Ver. 181. Still green with bays, &c.] But now fired with the name of Homer, and transported with the contemplation of those beauties which a cold critic can neither see nor conceive, the poet, from ver. 180 to 201, breaks out into a rapturous salutation of the rare felicity of those few ancients who have risen superior over time and accidents; and disdaining, as it were, any longer to reason with his critics, offers this as the surest confutation of their censures. Then with the humility of a suppliant at the shrine of immortals, and the sublimity of a poet participating of their fire, he turns again to these ancient worthies, and apostrophises their Manes:

Hail, bards triumphant! &c.

Ver. 200. T' admire superior sense, and doubt their own!] This line concludes the first division of the poem; in which we see the subject of the first and second part, and likewise the connexion they have with one another. It serves likewise to introduce the second. The effect of studying the ancients, as here recommended, would be the admiration of their superior sense, which, if it will not of itself dispose moderns to a diffidence of their own (one of the great uses, as well as natural fruits of that study), our author, to help forward their modesty, in his second part shows them (in a regular deduction of the causes and effects of wrong judgment) their own bright image and amiable turn of mind.
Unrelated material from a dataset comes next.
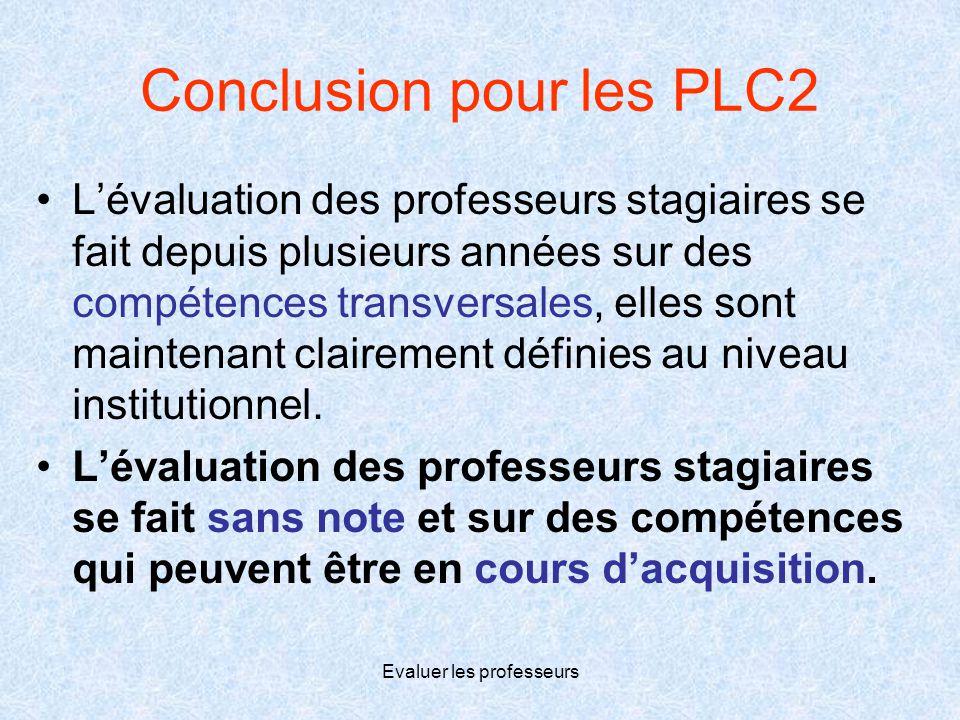 Evaluer les professeurs Conclusion pour les PLC2 •L'évaluation des professeurs stagiaires se fait depuis plusieurs années sur des compétences transver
Ver. 201. Of all the causes, &c.] Having, in the first part, delivered rules for perfecting the art of criticism, the second is employed in explaining the impediments to it. The order of the two parts was well adjusted. For the causes of wrong judgment being pride, superficial learning, a bounded capacity, and partiality, they to whom this part is principally addressed, would not readily be brought either to see the malignity of the causes, or to own themselves concerned in the effects, had not the author previously both enlightened and convinced them, by the foregoing observations, on the vastness of art, and narrowness of wit; the extensive study of human nature and antiquity; and the characters of ancient poetry and criticism; the natural remedies to the four epidemic disorders he is now endeavouring to redress.
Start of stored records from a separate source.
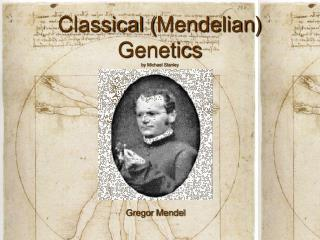 Classical ( Mendelian ) Genetics by Michael Stanley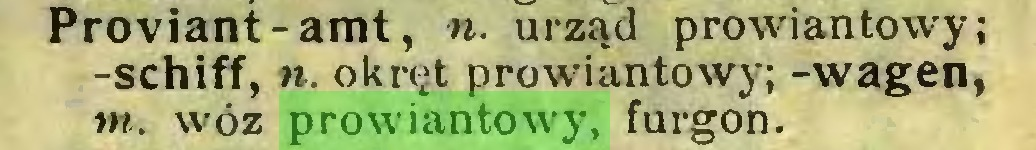 (...) Proviant-amt, n. urząd prowiantowy; -schiff, n. okręt prowiantowy; -wagen, tn. wóz prowiantowy, furgon...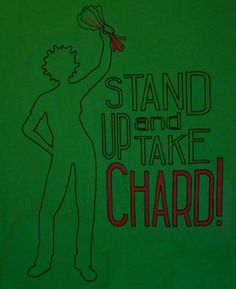Stand Up and TAKE CHARD Vegetable Pun T-shirt by QueenBeetDesigns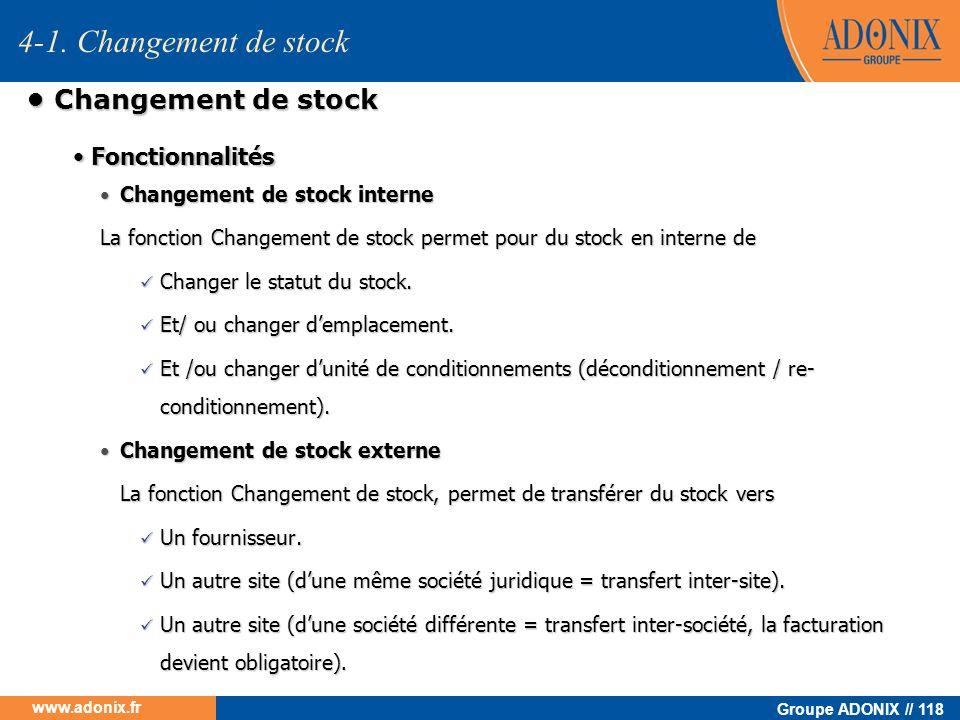 Groupe ADONIX // 118 www.adonix.fr Changement de stock Changement de stock Changement de stock interne Changement de stock interne La fonction Changem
Ver. 201. Of all the causes, &c.] The first cause of wrong judgment is pride. He judiciously begins with this, from ver. 200 to 215, as on other accounts, so on this, that it is the very thing which gives modern criticism its character, whose complexion is abuse and censure. He calls it the vice of fools, by which term is not meant those to whom nature has given no judgment (for he is here speaking of what misleads the judgment), but those to whom learning and study have given more erudition than taste, as appears from the happy similitude of an ill-nourished body, where the same words which express the cause, express likewise the nature of pride:

For as in bodies, thus in souls, we find,
What wants in blood and spirits, swelled with wind.

It is the business of reason, he tells us, to dispel the cloud in which pride involves the mind: but the mischief is, that the rays of reason, diverted by self-love, sometime gild this cloud, instead of dispelling it. So that the judgment, by false lights reflected back upon itself, is still apt to be a little dazzled, and to mistake its object. He therefore advises to call in still more helps:

Trust not yourself; but your defects to know,
Make use of ev'ry friend and ev'ry foe.

Both the beginning and conclusion of this precept are remarkable. The question is of the means to subdue pride. He directs the critic to begin with a distrust of himself; and this is modesty, the first mortification of pride: and then to seek the assistance of others, and make use even of an enemy; and this is humility, the last mortification of pride: for when a man can once bring himself to submit to profit by an enemy, he has either already subdued his vanity, or is in a fair way of so doing.